August 05, 2014

Book Review: Man on the Run - Paul McCartney in the 1970s by Tom Doyle


By the time the Beatles had officially broken up in April 1970, Paul McCartney was one of the world’s most celebrated musicians, having achieved just about every benchmark in the music business as well as the notoriety that comes with being a cultural icon. With John Lennon he’d forged the most beloved (and lucrative) songwriting partnership in pop music history. With the band as a whole he’d crafted a catalog that was by and large regarded as creatively unrivaled. Such distinctions were ones which McCartney understood all too well when, while confronting the unenviable prospect of following up the Fab Four, he embarked upon the next phase of his musical life.

He was 27-years old.

As author and music journalist Tom Doyle chronicles in Man on the Run: Paul McCartney in the 1970s, McCartney’s next phase ended up being the most turbulent decade of his career. 

Well researched and partly informed by Doyle’s own interviews with his subject, the book adds sharper context to the familiar portrait presented by other such biographies of a preternaturally gifted, boyishly charismatic family man to reveal the McCartney of this era as being often oblivious to (or at least careless of) the ways in which the real world works outside the Beatles bubble. Matters that likely never crossed his mind as a member of the Beatles now as the leader of his next band, Wings, not only became necessary concerns—auditioning and hiring (and firing) musicians, compensating those musicians, replenishing the band’s requisite marijuana supply—but were also his responsibility. If he wasn’t quite longing to reunite with his old mates from Liverpool, McCartney nevertheless seems to have missed the sense of refuge they collectively conferred, from the implicit quality of musicianship in John, George, and Ringo, to producer’s George Martin’s almost paternal guidance, musical wisdom, and studio expertise. 

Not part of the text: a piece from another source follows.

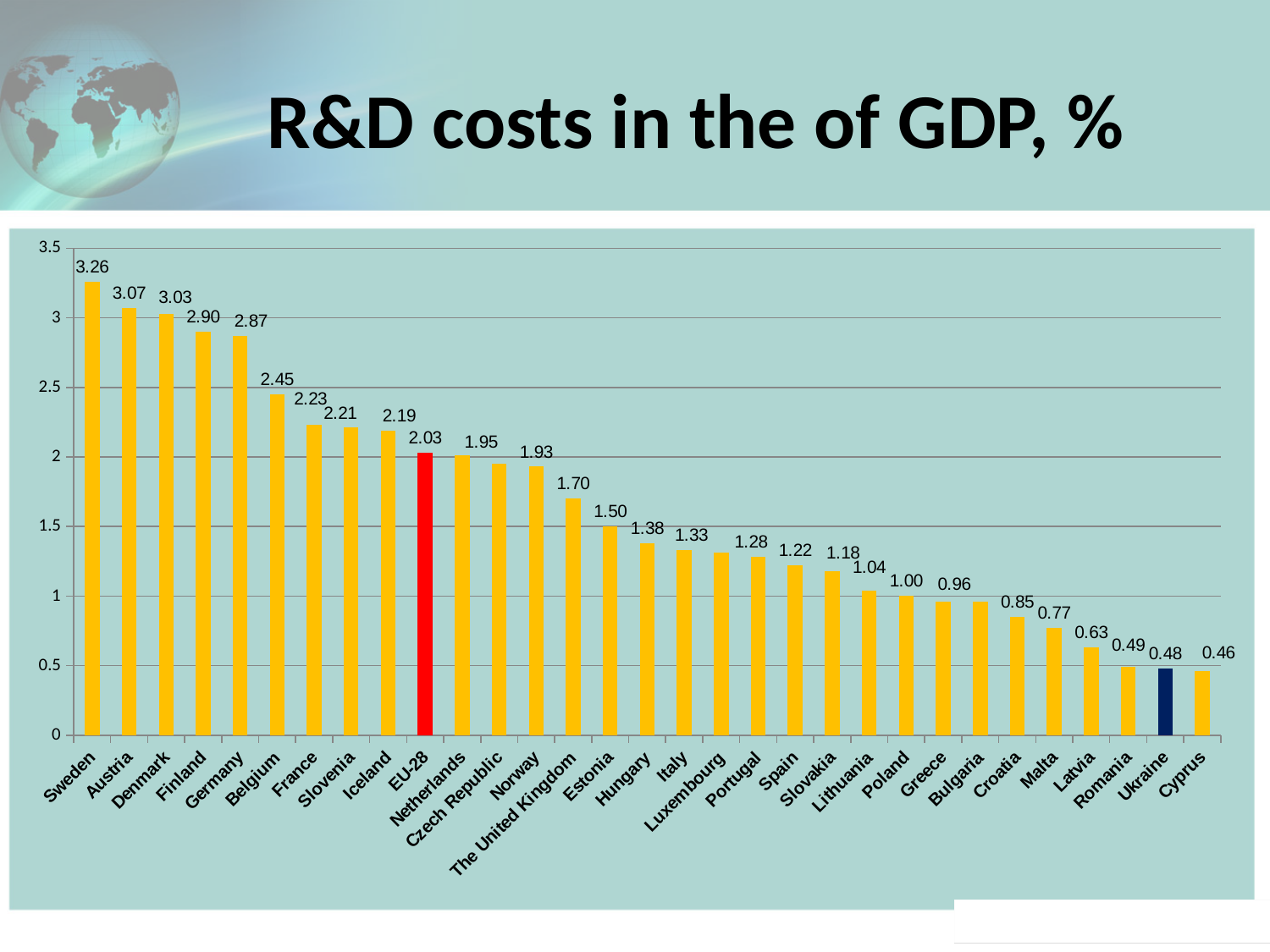
Which category has the highest value? Sweden What colour is the bar for EU-28? red How many categories are shown on the x axis? 31 What is the value for Ukraine? 0.48 What is the value for Belgium? 2.45 What is the value for Sweden? 3.26 Is the value for Norway greater or less than 1.5? greater What is the value for EU-28? 2.03 Which is larger, the value for Belgium or the value for France? Belgium Which category has the lowest value? Cyprus What kind of chart is shown on the slide? bar chart What is the difference between the values for Sweden and EU-28? 1.23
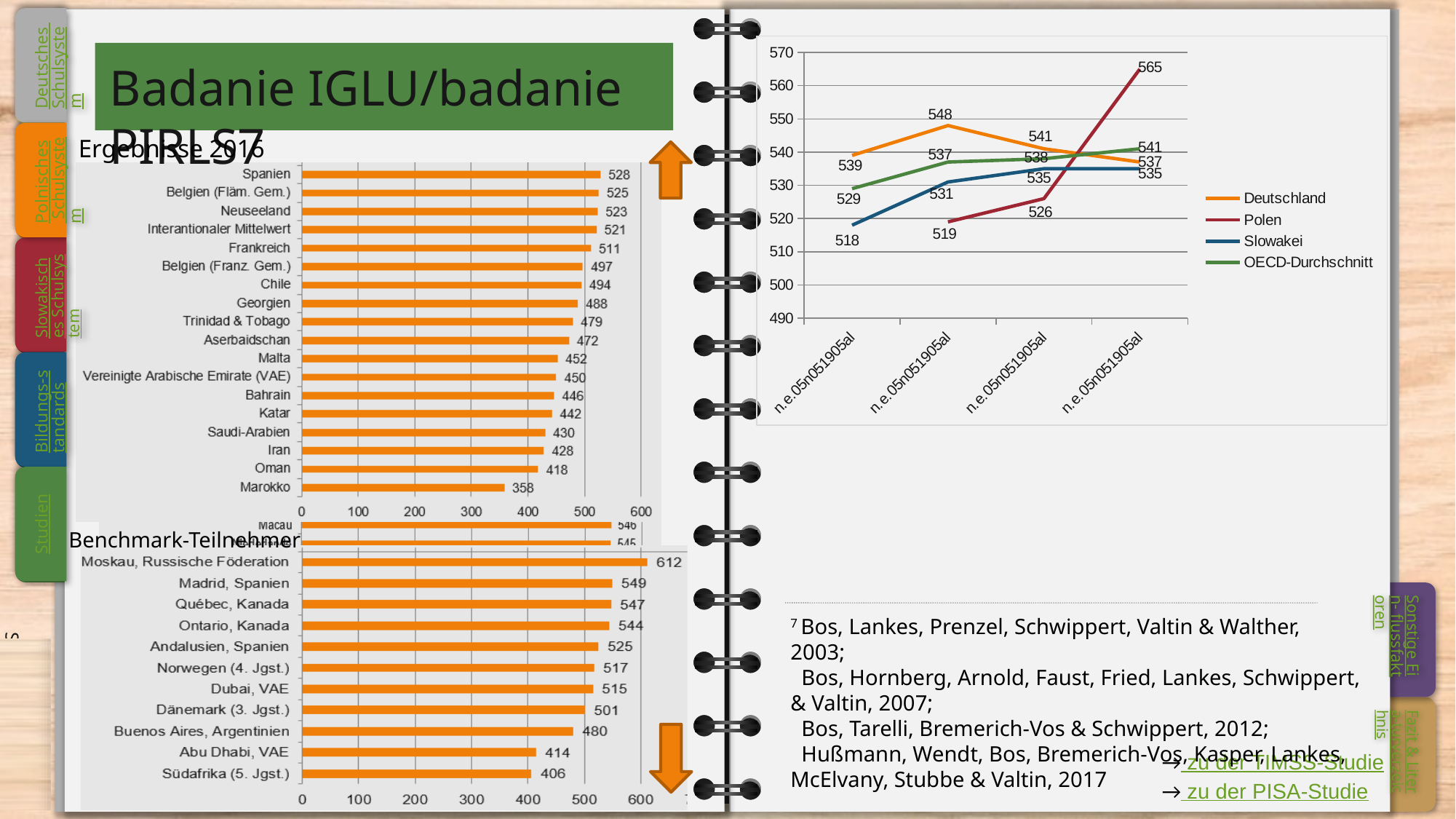
In the 'Benchmark-Teilnehmer' bar chart at the bottom left, which participant has the highest value? Moskau, Russische Föderation What kind of chart is the 'Benchmark-Teilnehmer' chart at the bottom left? Bar chart In the line chart on the right, which series has the highest value at the rightmost point? Polen In the 'Ergebnisse 2016' bar chart on the left, what is the value for Internationaler Mittelwert? 521 In the line chart on the right, what is the last (rightmost) value for Polen? 565 In the 'Benchmark-Teilnehmer' bar chart at the bottom left, what is the value for Südafrika (5. Jgst.)? 406 How many series does the legend of the line chart on the right list? 4 In the 'Ergebnisse 2016' bar chart on the left, which country has the lowest value? Marokko In the line chart on the right, what is the highest value shown for Deutschland? 548 In the line chart on the right, what is the difference between the last value for Polen (565) and the last value for Deutschland (537)? 28 In the line chart on the right, what colour is the line for OECD-Durchschnitt? Green In the 'Ergebnisse 2016' bar chart on the left, what is the value for Spanien? 528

As far as the music McCartney composed in the ‘70s is concerned, pertinent circumstances of its creation are offered throughout the book. There isn’t too much in the way of session details (examining how songs evolved, critiquing specific takes, etc.), with the emphasis instead focusing on how McCartney maneuvered through the various twists and turns of his life while making that music. Given a subject as well-documented as McCartney, it’s an effective narrative approach. The depicted scene surrounding the recording of 1973’s Band on the Run, in particular, which found McCartney naïvely travelling not only with Wings (and former Moody Blues) mate Denny Laine and engineer Geoff Emerick but also with his own wife and children to Lagos, Nigeria—a scene of rampant crime, poverty, and political corruption—is especially gripping. 

Man on the Run tells of McCartney the human being as much as McCartney the superstar musician, and readers will likewise appreciate its insights and enjoy the story it has to tell.